-- START OF READING PASSAGE --

# Blue Buffalo



## CharlieMyPoodle

Like I posted in another post in this section of the forum, we brought Charlie home with Science Diet. 

We were encouraged to continue with the same brand. 
I guess they want to keep people away from going to Pedigree or something like that. 

I did some research following some information found right here on the forum - thank you for that  - and went to two stores with a list on my phone. 

Went to Pet Land and Petco.

Petland seemed to be overpriced, and had much less brand varieties. 
Petco, even though many feel is overpriced, had better deals, even though did not have a lot of the brands on my list. 

Charlie's bag of food is coming to an end soon, and I wanted to get a different kind, so we can mix it up gradually. 

We finally went with Blue Buffalo. 
Got the dry Life Protection Formula (Natural Chicken & Brown Rice Recipe) and a couple of cans (Lamb) to mix it in later. 

Paid $17.99 for a six-pound bag of dry food, and the cans were around $2 each. 

Any thoughts on this brand? 
Any of you using it?

I know it is much better than Science Diet, but I wanted to know some of your opinions. 

Thank you in advance.

-- END OF READING PASSAGE --
-- START OF INFORMATION PROVIDED --

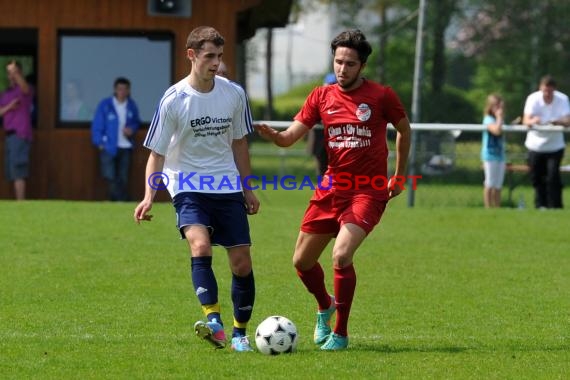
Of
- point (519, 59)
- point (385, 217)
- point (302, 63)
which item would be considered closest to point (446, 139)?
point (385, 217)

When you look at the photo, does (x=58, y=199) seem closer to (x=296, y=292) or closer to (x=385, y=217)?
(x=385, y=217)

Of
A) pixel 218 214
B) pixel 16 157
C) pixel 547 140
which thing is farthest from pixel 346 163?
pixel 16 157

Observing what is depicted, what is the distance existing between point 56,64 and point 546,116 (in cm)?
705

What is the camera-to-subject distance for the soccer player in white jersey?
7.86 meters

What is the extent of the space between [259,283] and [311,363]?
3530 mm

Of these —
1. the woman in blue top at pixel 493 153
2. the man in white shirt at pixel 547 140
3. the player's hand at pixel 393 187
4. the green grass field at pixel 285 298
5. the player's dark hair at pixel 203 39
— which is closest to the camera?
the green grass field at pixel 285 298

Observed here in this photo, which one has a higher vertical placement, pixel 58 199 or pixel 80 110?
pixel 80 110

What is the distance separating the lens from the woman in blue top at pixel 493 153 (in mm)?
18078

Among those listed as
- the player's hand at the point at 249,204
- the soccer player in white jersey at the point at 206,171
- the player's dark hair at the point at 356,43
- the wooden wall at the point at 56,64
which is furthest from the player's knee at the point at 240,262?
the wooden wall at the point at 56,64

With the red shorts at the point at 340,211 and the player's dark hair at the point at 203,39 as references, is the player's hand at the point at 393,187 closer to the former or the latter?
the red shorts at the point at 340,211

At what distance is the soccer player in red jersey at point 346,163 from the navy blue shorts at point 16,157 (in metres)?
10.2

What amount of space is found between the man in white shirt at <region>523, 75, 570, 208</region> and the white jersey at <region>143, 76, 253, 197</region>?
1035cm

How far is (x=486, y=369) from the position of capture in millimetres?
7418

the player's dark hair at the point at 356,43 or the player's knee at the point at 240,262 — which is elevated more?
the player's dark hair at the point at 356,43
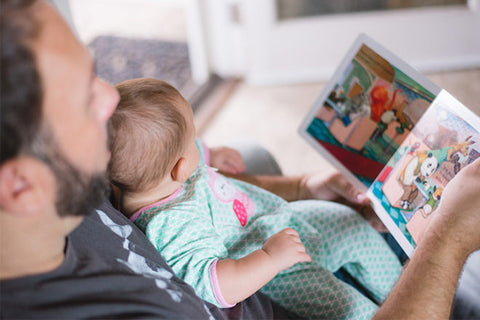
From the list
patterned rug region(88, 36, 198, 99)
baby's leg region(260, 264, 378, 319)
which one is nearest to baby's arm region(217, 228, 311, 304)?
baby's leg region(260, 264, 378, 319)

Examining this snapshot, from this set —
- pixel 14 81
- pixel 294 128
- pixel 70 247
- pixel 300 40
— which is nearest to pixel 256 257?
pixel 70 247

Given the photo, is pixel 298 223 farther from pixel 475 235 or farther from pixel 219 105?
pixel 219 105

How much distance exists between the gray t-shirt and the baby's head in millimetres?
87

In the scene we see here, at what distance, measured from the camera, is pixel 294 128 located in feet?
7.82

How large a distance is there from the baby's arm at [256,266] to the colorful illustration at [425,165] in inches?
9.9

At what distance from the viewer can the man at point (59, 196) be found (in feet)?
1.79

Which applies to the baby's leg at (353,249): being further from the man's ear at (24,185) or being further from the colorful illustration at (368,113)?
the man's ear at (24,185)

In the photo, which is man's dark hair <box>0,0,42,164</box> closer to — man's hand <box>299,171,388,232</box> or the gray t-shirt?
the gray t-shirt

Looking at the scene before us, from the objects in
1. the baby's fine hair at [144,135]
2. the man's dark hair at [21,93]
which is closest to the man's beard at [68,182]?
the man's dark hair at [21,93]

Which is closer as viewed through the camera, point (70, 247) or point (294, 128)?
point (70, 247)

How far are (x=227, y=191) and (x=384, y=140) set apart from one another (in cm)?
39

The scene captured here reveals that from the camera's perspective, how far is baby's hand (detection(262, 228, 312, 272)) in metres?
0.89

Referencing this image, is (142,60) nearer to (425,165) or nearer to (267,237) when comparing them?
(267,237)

-- END OF INFORMATION PROVIDED --
-- START OF INFORMATION PROVIDED --

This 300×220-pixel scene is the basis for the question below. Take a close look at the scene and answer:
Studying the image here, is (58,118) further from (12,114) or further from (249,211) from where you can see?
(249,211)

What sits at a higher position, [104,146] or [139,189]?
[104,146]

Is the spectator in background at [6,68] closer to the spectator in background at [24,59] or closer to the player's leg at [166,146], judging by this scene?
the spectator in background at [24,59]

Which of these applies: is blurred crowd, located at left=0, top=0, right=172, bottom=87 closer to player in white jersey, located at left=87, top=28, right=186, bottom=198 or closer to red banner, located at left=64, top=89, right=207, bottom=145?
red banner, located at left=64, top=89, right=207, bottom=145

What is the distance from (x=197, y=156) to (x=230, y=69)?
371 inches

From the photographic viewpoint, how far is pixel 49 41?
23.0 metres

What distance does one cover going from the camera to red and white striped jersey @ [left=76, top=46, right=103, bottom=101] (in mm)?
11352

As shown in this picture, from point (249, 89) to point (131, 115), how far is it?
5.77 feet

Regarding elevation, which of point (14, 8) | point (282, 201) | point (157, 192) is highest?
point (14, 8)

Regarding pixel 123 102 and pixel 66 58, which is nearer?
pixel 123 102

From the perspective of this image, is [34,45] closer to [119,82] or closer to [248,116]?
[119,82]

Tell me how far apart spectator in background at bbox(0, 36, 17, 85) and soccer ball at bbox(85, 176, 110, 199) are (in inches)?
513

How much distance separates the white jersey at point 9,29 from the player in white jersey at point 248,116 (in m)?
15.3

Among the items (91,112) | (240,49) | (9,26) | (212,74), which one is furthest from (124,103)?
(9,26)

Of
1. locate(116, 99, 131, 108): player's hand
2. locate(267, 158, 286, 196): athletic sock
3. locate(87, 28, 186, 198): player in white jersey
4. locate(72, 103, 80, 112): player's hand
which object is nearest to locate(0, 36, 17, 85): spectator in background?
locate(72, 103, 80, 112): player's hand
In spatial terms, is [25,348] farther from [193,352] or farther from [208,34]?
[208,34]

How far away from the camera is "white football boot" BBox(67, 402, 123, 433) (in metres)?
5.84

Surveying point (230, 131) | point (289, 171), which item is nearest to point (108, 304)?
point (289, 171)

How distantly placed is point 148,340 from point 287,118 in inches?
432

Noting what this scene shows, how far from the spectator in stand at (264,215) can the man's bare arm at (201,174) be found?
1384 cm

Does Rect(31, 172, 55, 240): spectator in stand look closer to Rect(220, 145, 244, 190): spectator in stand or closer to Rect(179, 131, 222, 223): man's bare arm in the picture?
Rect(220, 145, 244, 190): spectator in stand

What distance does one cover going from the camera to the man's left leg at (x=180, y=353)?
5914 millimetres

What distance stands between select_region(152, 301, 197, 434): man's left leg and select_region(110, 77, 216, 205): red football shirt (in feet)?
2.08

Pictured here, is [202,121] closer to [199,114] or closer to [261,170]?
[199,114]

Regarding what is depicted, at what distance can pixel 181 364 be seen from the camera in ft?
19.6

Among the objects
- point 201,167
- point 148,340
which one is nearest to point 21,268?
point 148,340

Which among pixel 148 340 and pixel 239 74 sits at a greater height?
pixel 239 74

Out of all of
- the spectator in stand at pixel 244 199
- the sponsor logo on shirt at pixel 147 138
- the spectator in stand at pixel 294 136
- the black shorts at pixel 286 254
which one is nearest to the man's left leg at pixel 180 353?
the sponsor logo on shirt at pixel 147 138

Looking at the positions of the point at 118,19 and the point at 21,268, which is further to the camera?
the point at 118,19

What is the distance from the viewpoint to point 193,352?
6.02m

-- END OF INFORMATION PROVIDED --

■ WHAT TO DO:
In the forum post about Blue Buffalo, why did the poster want to buy a different kind of food before Charlie's current bag ran out? Answer in one to three sentences.

■ SOLUTION TO THIS PROBLEM:
Charlie's bag of Science Diet was coming to an end soon, and the poster wanted a new kind on hand so the old and new foods could be mixed gradually.